The downpipe is completely clear, as far as I can tell what's happening is that with enough water coming down the downpipe at once it stalls at the 80mm attached to the leaf diverter. 99% of the time it works fine, it's only during brief bursts of heavy rain, for example what we had briefly today. It's a nasty rock-and-a-hard-place because without the leaf diverter there's a real risk the drains will block, which will be a lot worse than one gutter overflowing.
This is the whole setup:

Does anyone have any thoughts on this? Firstly, is it likely that that's the actual problem, and then what would fix it? I was thinking some sort of inflow restriction at the top so at least some of the water flows on to the second downpipe further down which can take the extra load, maybe a 90 -> 80 reducer to act as a chokepoint where it enters the downpipe from the guttering?
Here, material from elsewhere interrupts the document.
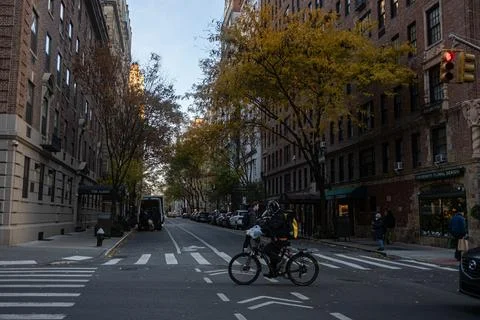 A bicycle courier crossing an intersection on a typical street in New York Stock Photos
Or something as simple as a piece of timber across the throat of the outlet, maybe a 45x45 H4? An additional concern there is that the wrong sort/shape of thing may impede the flow too much.
Anticipating the inevitable, gumming up the join where the water is coming out with silicone or similar will make it impossible to remove the pipes for maintenance, possibly won't work if the silicone won't hold up to water pressure, and will just move the problem to the next-weakest join, so that's mostly a non-solution.